Proper installation requires that the wheel lug torque be set to the recommended specification for your vehicle. These torque specifications can be found in your vehicle's owner's manual, shop repair manual or obtained from your vehicle dealer.

Wheel lug torque specifications are for clean threads that are free of dirt, grit, etc. If applying an anti-seize lubricant, it is important to note it can be applied only on the threads of nuts or bolts. The lubricant must not be used on either seat of the hardware of the wheel. With the seat being the main point of friction where torque is measured, extreme caution must be used if an anti-seize lubricant is applied to the threads as excess can either drip or be pushed onto the lug seat resulting in inaccurate torque values.

A thread chaser or tap should be used to remove any burrs or obstructions of the threads allowing the lug hardware to be turned by hand until it meets the wheel's lug seat. Once lugs are snugged down, finish tightening them with an accurate torque wrench. Use the appropriate crisscross sequence (shown below) for the number of wheel lugs on your vehicle until all have reached their proper torque value. Be careful because if you over-torque a wheel, you can strip a lug nut or hub, stretch or break a stud or bolt, and cause the wheel, brake rotor and/or brake drum to distort.

Use the dry wheel lug torque values specified in the vehicle's owner's manual, shop manual or obtained from the vehicle dealer/service provider. The chart below lists typical torque values that should only be used temporarily until the vehicle's exact torque values can be confirmed.

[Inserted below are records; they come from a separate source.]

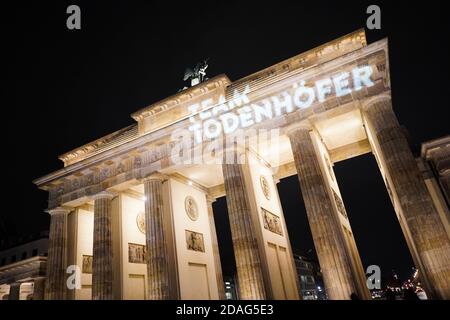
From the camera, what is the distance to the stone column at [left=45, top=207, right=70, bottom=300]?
19.9 m

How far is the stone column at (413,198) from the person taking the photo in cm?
1151

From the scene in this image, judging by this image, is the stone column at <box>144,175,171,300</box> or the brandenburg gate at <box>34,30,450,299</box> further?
the stone column at <box>144,175,171,300</box>

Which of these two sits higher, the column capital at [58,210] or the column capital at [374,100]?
the column capital at [58,210]

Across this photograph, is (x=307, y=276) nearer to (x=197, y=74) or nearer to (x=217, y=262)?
(x=217, y=262)

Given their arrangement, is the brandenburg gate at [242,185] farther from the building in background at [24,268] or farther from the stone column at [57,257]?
the building in background at [24,268]

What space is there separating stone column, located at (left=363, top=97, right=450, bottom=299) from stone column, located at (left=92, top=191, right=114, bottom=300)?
50.3 ft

Since the thickness of an alloy wheel can differ from Original Equipment wheels, also verify that the lug nuts or bolts will engage the threads. Refer to the chart below to determine the number of turns or the depth of engagement typical for your stud or bolt size.

Hardware Bolt or
Stud Size
Typical Torque Range
in Ft/Lbs
Minimum Number of Turns
of Hardware Engagement
12 x 1.5 mm 70 - 80 6.5
12 x 1.25 mm 70 - 80 8
14 x 1.5 mm 85 - 90 7.5
14 x 1.25 mm 85 - 90 9
7/16 in. 70 - 80 8
1/2 in. 75 - 85 8
9/16 in. 135 - 145 8

When installing new wheels you should re-torque the wheel lugs after driving the first 50 to 100 miles in case the clamping loads have changed following the initial installation. This is necessary due to the possibility of metal compression/elongation or thermal stresses affecting the wheels as they are breaking in, as well as to verify the accuracy of the original installation. When rechecking torque value, wait for the wheels to cool to ambient temperature (never torque a hot wheel). Loosen and retighten to value, in sequence. Simply repeat the same torque procedure listed above.